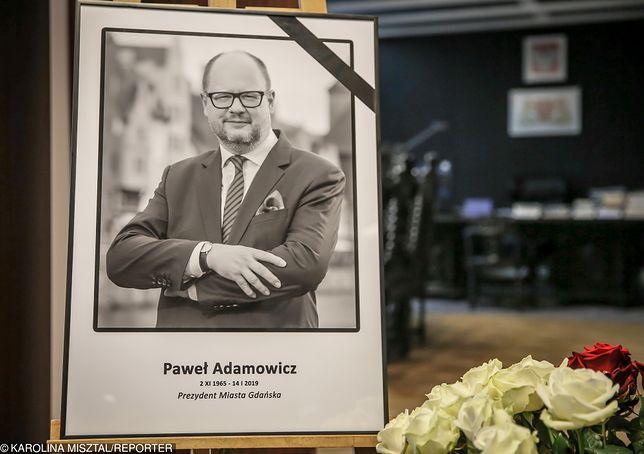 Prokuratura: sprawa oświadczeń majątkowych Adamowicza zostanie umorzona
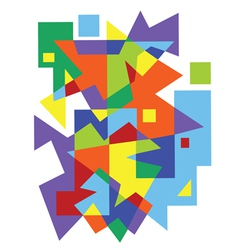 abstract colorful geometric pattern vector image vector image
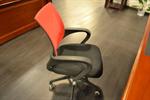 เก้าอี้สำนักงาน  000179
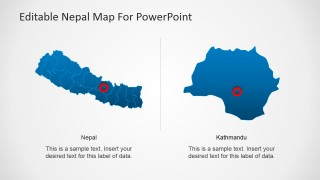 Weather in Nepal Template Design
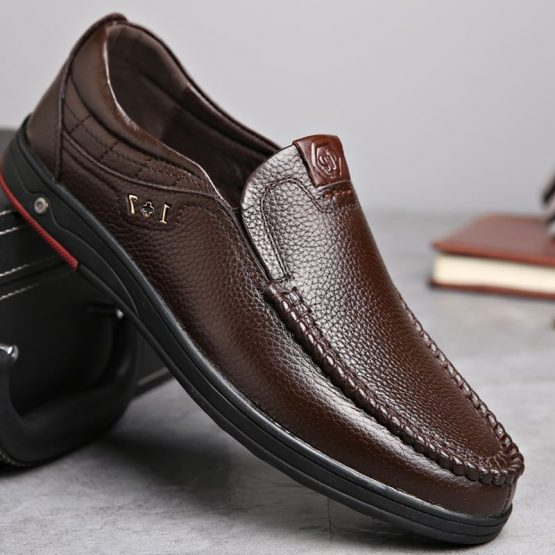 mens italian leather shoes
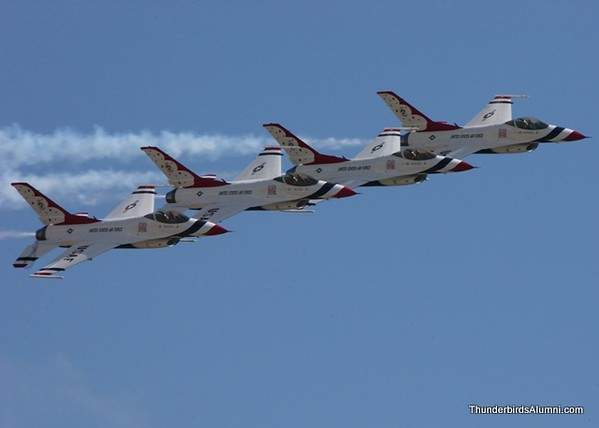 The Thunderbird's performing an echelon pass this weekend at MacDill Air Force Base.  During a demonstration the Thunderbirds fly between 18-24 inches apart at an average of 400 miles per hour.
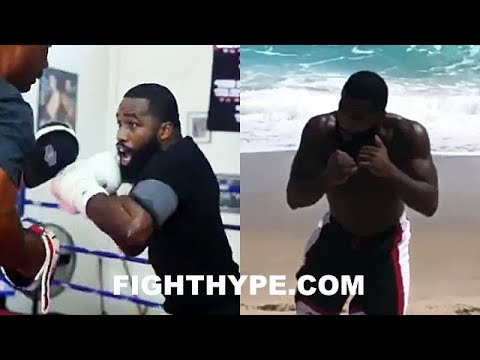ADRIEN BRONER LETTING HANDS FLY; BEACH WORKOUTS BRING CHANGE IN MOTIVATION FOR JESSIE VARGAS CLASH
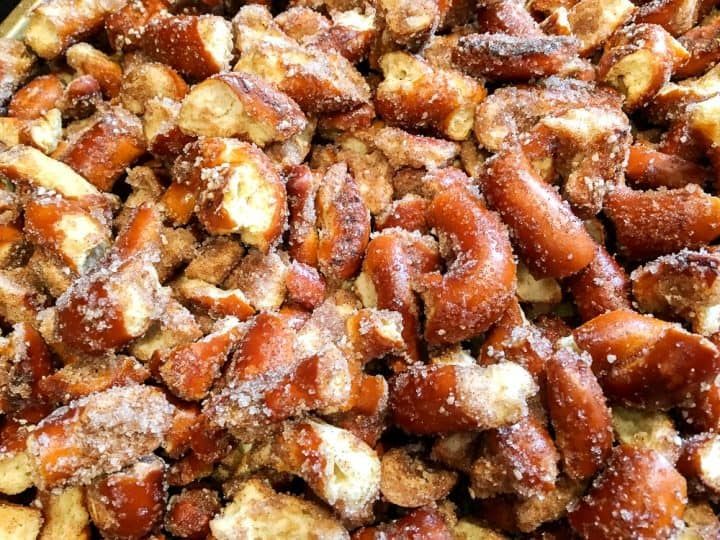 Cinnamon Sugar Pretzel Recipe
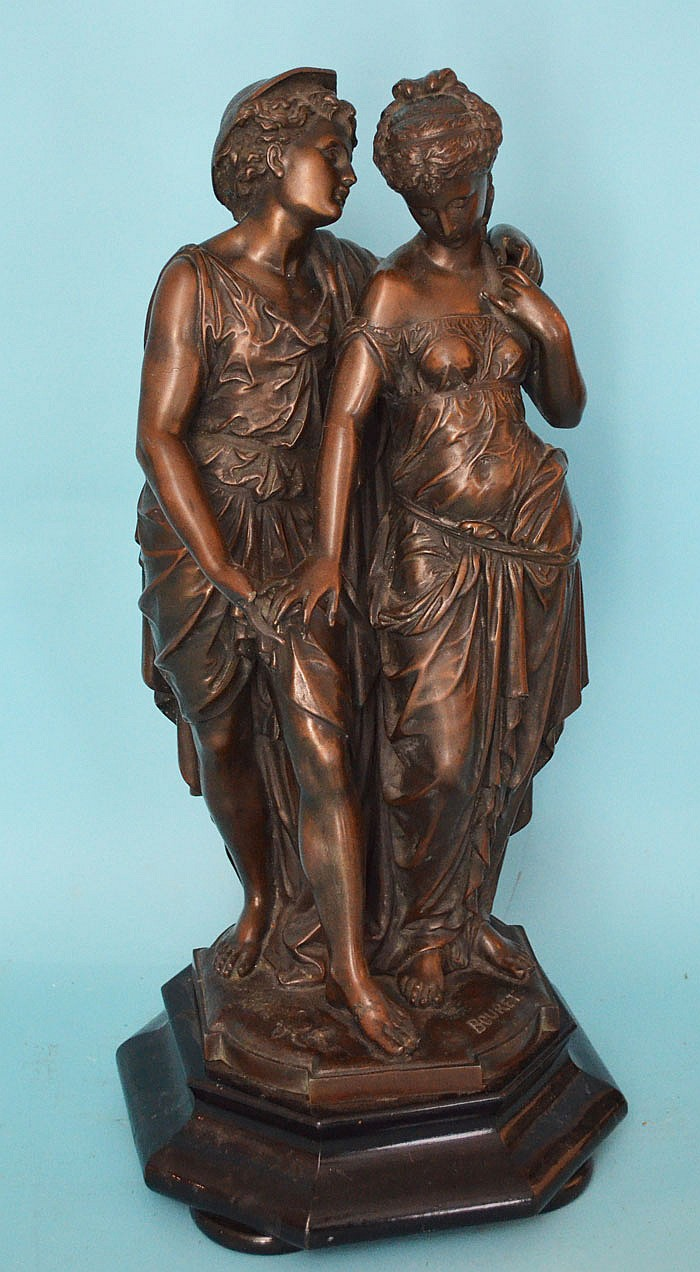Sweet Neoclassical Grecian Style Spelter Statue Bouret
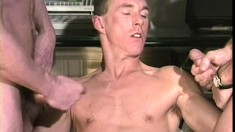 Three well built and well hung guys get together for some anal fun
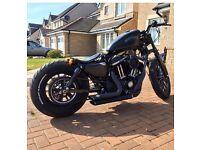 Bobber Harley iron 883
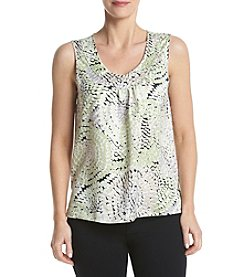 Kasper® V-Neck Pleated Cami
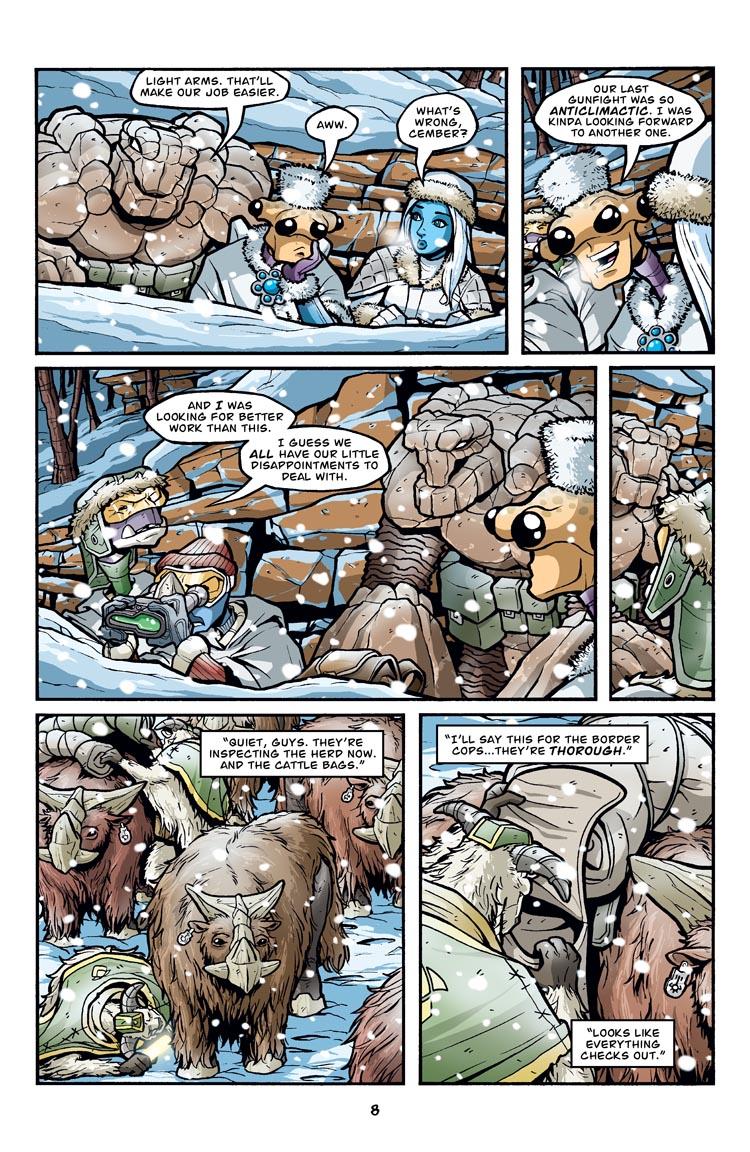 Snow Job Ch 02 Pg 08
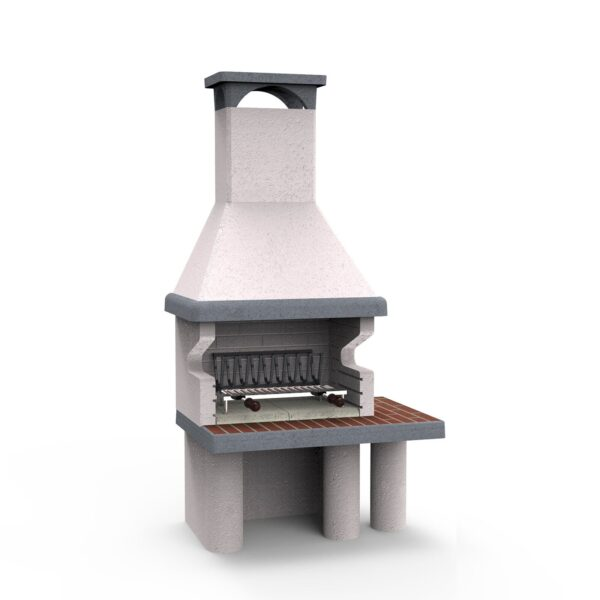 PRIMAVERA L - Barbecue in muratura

* * *

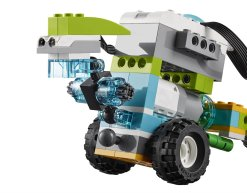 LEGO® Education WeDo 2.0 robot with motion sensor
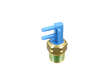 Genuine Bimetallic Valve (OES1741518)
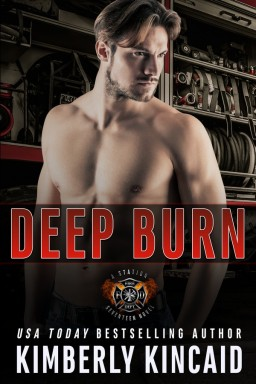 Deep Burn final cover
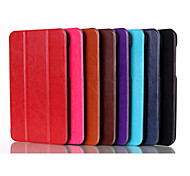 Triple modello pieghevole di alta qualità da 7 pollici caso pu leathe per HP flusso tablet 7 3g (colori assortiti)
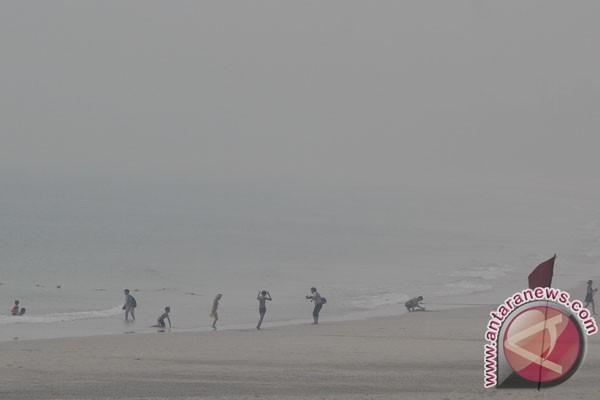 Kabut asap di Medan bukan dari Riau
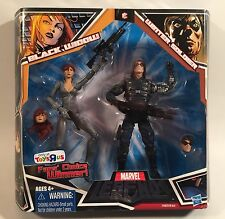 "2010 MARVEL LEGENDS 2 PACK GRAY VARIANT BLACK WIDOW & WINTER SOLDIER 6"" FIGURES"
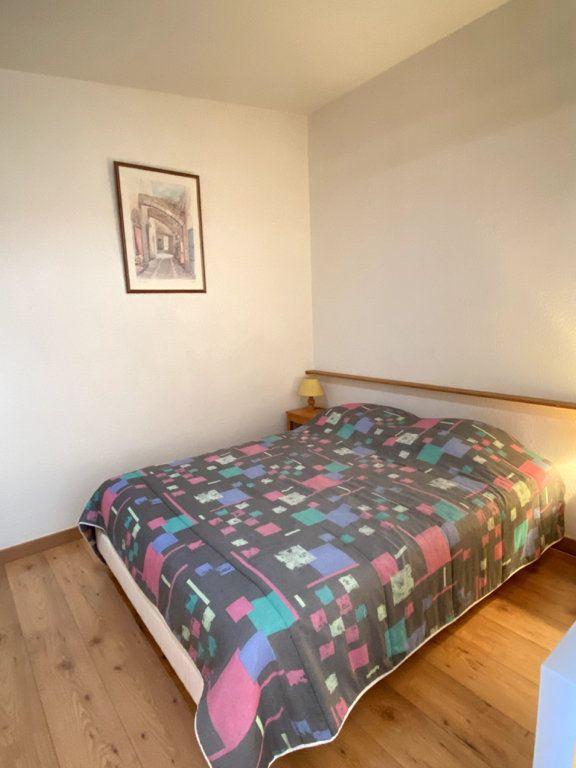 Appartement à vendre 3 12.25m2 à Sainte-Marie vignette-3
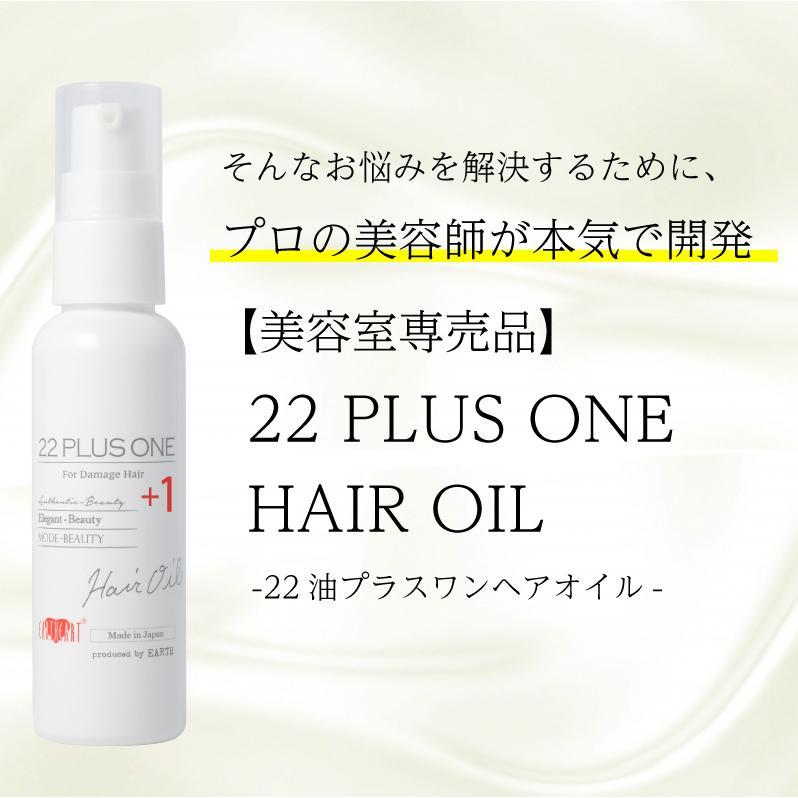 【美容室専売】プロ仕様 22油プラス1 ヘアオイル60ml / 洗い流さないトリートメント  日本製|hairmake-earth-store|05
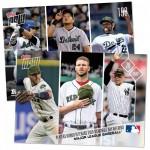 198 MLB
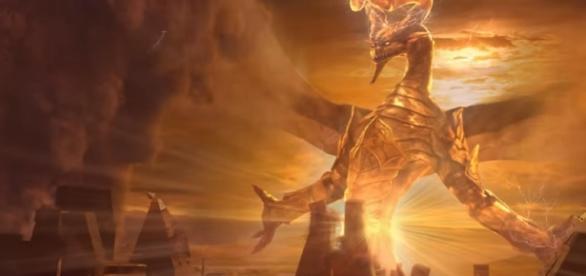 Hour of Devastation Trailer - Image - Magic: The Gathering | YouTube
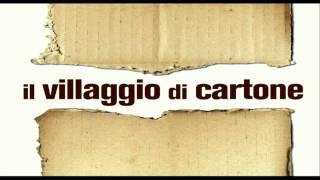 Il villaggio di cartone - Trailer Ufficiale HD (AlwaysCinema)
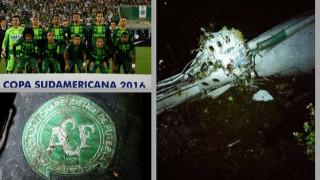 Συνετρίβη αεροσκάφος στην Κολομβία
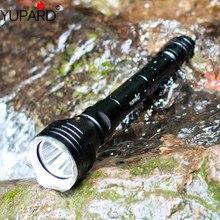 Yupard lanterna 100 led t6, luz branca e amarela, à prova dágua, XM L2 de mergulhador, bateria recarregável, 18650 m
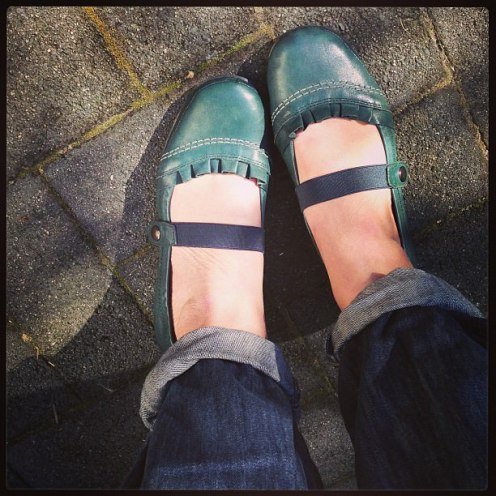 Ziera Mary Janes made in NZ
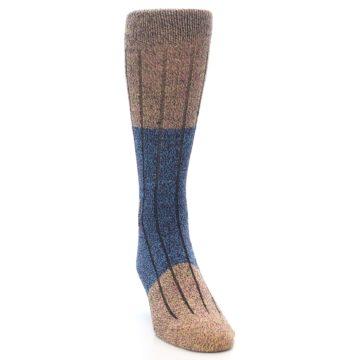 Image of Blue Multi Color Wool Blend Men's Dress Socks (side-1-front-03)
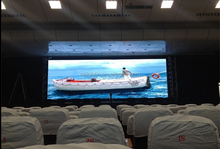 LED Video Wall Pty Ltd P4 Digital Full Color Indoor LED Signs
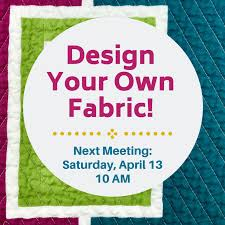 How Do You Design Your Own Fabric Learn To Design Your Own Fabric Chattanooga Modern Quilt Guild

_Exercise goal_
In the data above, take the line with "Prokuratura: sprawa oświadczeń", the line with "PRIMAVERA L - Barbecue in muratura", and every line between, and set them down exactly without pictures.

_Solution to this problem_
 Prokuratura: sprawa oświadczeń majątkowych Adamowicza zostanie umorzona
 abstract colorful geometric pattern vector image vector image
 เก้าอี้สำนักงาน  000179
 Weather in Nepal Template Design
 mens italian leather shoes
 The Thunderbird's performing an echelon pass this weekend at MacDill Air Force Base.  During a demonstration the Thunderbirds fly between 18-24 inches apart at an average of 400 miles per hour.
ADRIEN BRONER LETTING HANDS FLY; BEACH WORKOUTS BRING CHANGE IN MOTIVATION FOR JESSIE VARGAS CLASH
 Cinnamon Sugar Pretzel Recipe
Sweet Neoclassical Grecian Style Spelter Statue Bouret
 Three well built and well hung guys get together for some anal fun
 Bobber Harley iron 883
 Kasper® V-Neck Pleated Cami
 Snow Job Ch 02 Pg 08
 PRIMAVERA L - Barbecue in muratura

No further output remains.